# Problem A
Return each line of the records below that contains the string "wooden". Matching is case-sensitive.

# Quoted passage

___

BRIEF DESCRIPTION OF THE FIGURES

Certain embodiments, features, aspects, and advantages of the disclosure will hereafter be described with reference to the accompanying drawings, wherein like reference numerals denote like elements. It should be understood that the accompanying figures illustrate the various implementations described herein and are not meant to limit the scope of various technologies described herein.

FIG. 1A illustrates an example conventional downhole safety valve in an open position.

FIG. 1B illustrates the safety valve of FIG. 1A in a closed position.

FIG. 2 illustrates an embodiment of a completion string having a subsurface safety valve in a wellbore.

FIG. 3 is a cross-sectional illustration of an example of a flapper valve which may be utilized in a downhole system.

FIG. 4 schematically shows a longitudinal cross-section of an example downhole safety valve including a downhole electro-mechanical actuator and electro-magnet.

FIG. 5 schematically illustrates the principle of a linear electro-mechanical actuator that can be included in valves such as the valve of FIG. 4 .

FIG. 6 schematically illustrates the principle of an electrical magnet that can be included in valves such as the valve of FIG. 4 .

FIGS. 7A-7F schematically illustrate operation of the safety valve of FIG. 4 .

FIG. 8 schematically shows a longitudinal cross-section of another example downhole safety valve including a downhole electro-mechanical actuator and electro-magnet.

FIGS. 9A-9G schematically illustrate operation of the safety valve of FIG. 8 .

DETAILED DESCRIPTION

In the following description, numerous details are set forth to provide an understanding of some embodiments of the present disclosure. It is to be understood that the following disclosure provides many different embodiments, or examples, for implementing different features of various embodiments. Specific examples of components and arrangements are described below to simplify the disclosure. These are, of course, merely examples and are not intended to be limiting. However, it will be understood by those of ordinary skill in the art that the system and/or methodology may be practiced without these details and that numerous variations or modifications from the described embodiments are possible. This description is not to be taken in a limiting sense, but rather made merely for the purpose of describing general principles of the implementations. The scope of the described implementations should be ascertained with reference to the issued claims.
As used herein, the terms “connect”, “connection”, “connected”, “in connection with”, and “connecting” are used to mean “in direct connection with” or “in connection with via one or more elements”; and the term “set” is used to mean “one element” or “more than one element”. Further, the terms “couple”, “coupling”, “coupled”, “coupled together”, and “coupled with” are used to mean “directly coupled together” or “coupled together via one or more elements”. As used herein, the terms “up” and “down”; “upper” and “lower”; “top” and “bottom”; and other like terms indicating relative positions to a given point or element are utilized to more clearly describe some elements. Commonly, these terms relate to a reference point at the surface from which drilling operations are initiated as being the top point and the total depth being the lowest point, wherein the well (e.g., wellbore, borehole) is vertical, horizontal or slanted relative to the surface.

___

# Problem B
In the downhole safety valve text, what does FIG. 1B illustrate?

# Records for this task
___

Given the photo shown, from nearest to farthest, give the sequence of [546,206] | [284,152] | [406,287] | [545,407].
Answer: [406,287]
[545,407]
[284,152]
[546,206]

___

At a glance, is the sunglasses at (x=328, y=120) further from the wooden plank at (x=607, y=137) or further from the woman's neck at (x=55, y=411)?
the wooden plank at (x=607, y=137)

___

# Task result A
At a glance, is the sunglasses at (x=328, y=120) further from the wooden plank at (x=607, y=137) or further from the woman's neck at (x=55, y=411)?
the wooden plank at (x=607, y=137)

# Task result B
The safety valve of FIG. 1A in a closed position.